** Opening Data provided block **
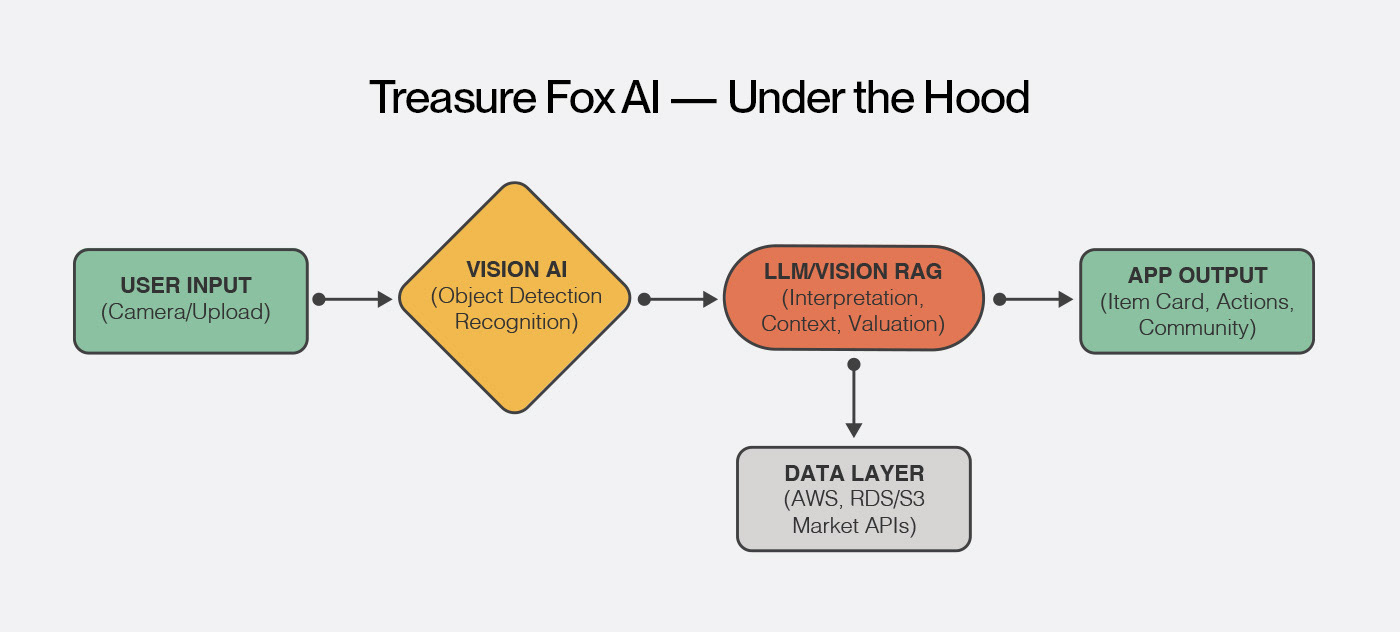 Treasure Fox AI — Under the Hood

USER INPUT
(Camera/Upload)

VISION AI
(Object Detection Recognition)

LLM/VISION RAG
(Interpretation, Context, Valuation)

APP OUTPUT
(Item Card, Actions, Community)

DATA LAYER
(AWS, RDS/S3 Market APIs)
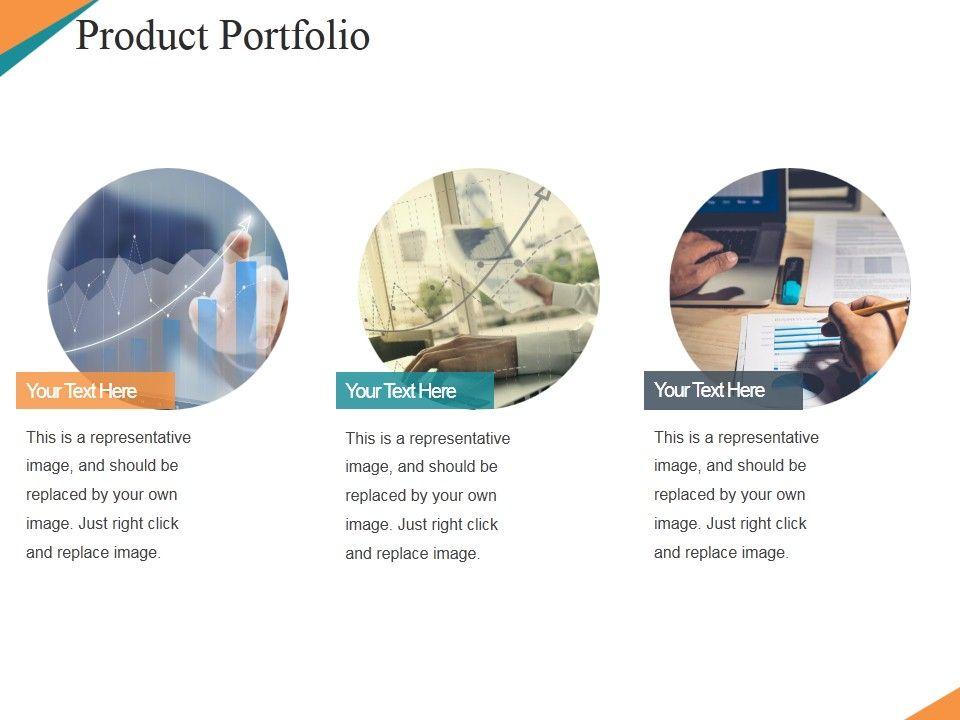 Product Portfolio

Your Text Here

This is a representative image, and should be replaced by your own image. Just right click and replace image.

Your Text Here

This is a representative image, and should be replaced by your own image. Just right click and replace image.

Your Text Here

This is a representative image, and should be replaced by your own image. Just right click and replace image.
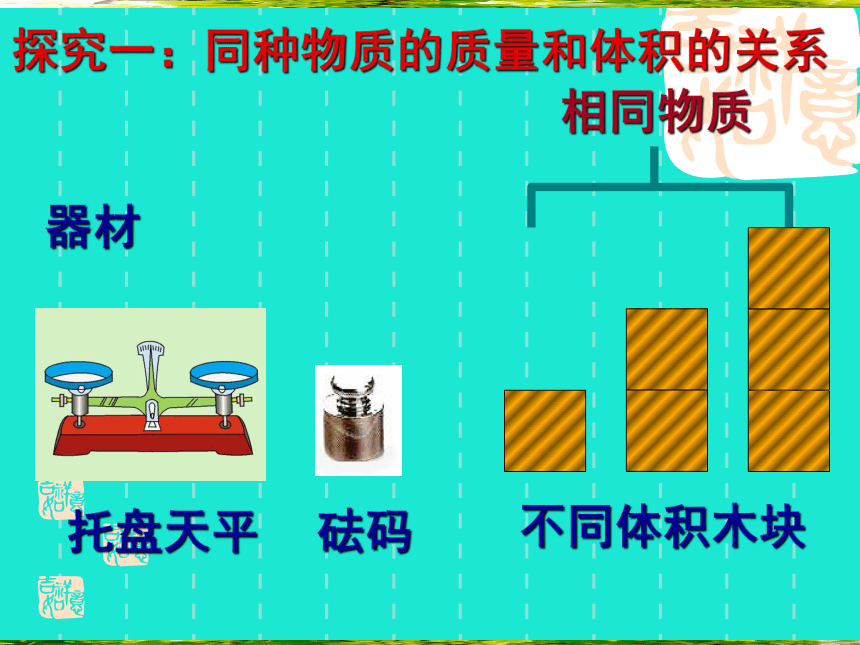 探究一：同种物质的质量和体积的关系

相同物质

器材

托盘天平

砝码

不同体积木块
** Closing Data provided block **
| Prompt |
Every entry should come back exactly as written, only without images.

| Result of the task |
 Treasure Fox AI — Under the Hood

USER INPUT
(Camera/Upload)

VISION AI
(Object Detection Recognition)

LLM/VISION RAG
(Interpretation, Context, Valuation)

APP OUTPUT
(Item Card, Actions, Community)

DATA LAYER
(AWS, RDS/S3 Market APIs)
 Product Portfolio

Your Text Here

This is a representative image, and should be replaced by your own image. Just right click and replace image.

Your Text Here

This is a representative image, and should be replaced by your own image. Just right click and replace image.

Your Text Here

This is a representative image, and should be replaced by your own image. Just right click and replace image.
 探究一：同种物质的质量和体积的关系

相同物质

器材

托盘天平

砝码

不同体积木块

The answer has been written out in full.